Tom Devine is legal director of the Government Accountability Project, where he has worked to assist thousands of whistleblowers to come forward and has been involved in the all of the campaigns to pass or defend major whistleblower laws over the last two decades.
“There has…been a shift in public opinion, as evidenced by a new ACLU-sponsored poll showing that almost two thirds of American voters want Congress to curtail the NSA’s mass surveillance powers. The survey showed that majorities in both parties oppose renewing the old Patriot Act.
Monumental as those congressional and public opinion shifts are, though, far fewer changes are evident in the government’s executive branch.”
Time and time again, governmental agencies have shown their contempt for whistleblowers who expose waste, fraud and illegality. A recent example is that of Jeffrey Sterling.
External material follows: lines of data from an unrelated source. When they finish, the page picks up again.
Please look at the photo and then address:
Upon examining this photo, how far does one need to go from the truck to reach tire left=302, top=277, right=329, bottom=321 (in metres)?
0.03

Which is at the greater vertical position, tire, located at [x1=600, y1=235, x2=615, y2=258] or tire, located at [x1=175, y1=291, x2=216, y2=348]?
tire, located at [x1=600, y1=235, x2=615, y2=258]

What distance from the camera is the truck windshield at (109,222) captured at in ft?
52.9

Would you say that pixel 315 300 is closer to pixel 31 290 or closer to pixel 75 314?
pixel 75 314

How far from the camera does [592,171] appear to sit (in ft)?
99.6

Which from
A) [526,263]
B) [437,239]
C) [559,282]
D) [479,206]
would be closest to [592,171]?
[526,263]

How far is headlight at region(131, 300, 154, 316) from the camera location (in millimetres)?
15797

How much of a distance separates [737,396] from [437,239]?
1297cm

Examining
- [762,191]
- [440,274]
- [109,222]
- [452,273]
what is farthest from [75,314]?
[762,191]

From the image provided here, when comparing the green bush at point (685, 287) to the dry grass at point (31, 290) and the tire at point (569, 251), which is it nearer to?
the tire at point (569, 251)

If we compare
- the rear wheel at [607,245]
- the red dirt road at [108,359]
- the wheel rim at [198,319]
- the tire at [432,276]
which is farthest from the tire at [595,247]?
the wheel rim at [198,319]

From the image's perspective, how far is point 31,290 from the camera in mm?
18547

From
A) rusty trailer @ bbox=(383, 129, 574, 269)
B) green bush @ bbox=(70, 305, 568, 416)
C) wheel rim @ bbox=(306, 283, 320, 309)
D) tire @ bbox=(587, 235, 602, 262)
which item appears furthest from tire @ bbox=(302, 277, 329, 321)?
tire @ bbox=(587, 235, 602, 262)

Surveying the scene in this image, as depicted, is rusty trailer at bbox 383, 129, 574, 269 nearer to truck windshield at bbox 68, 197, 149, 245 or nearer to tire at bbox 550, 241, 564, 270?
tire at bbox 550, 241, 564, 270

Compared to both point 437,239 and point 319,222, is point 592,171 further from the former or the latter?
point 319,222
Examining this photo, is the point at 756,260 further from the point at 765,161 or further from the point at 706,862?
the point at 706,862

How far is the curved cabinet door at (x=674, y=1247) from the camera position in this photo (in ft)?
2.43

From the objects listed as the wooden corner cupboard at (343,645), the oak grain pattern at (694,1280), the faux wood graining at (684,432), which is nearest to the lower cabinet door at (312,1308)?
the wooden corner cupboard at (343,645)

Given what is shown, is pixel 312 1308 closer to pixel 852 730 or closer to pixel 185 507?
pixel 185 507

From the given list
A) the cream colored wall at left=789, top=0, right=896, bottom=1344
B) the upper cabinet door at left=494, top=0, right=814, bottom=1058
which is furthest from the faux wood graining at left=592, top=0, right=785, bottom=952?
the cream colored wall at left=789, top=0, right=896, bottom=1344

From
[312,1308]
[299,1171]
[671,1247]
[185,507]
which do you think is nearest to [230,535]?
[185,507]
“CIA whistleblower Jeffrey Sterling was notified at the end of last week that he will serve his prison sentence of three and a half years at Federal Correctional Institution Englewood, a medium-security facility in Littleton, Colorado, that is around 900 miles away from where his wife and family live in St. Louis. That is at least a 12-hour drive.”
No matter the obstacles, GAP stands firm in defending those who speak truth to power.
“The Government Accountability Project told a Senate hearing that making a disclosure to Congress carries the highest potential for making a difference, since Congress can take definitive action. In contrast, investigations by IGs, the Special Counsel and the media can create a public spotlight but such probes ‘generally have a limited bureaucratic spotlight and they can only make recommendations.’
However, making disclosures to Congress also carries the highest risk of retaliation as well as the “ugliest” forms of retaliation, since there is ‘a direct linear relationship between the threat posed by a whistleblower and the severity of retaliation,’ it said.”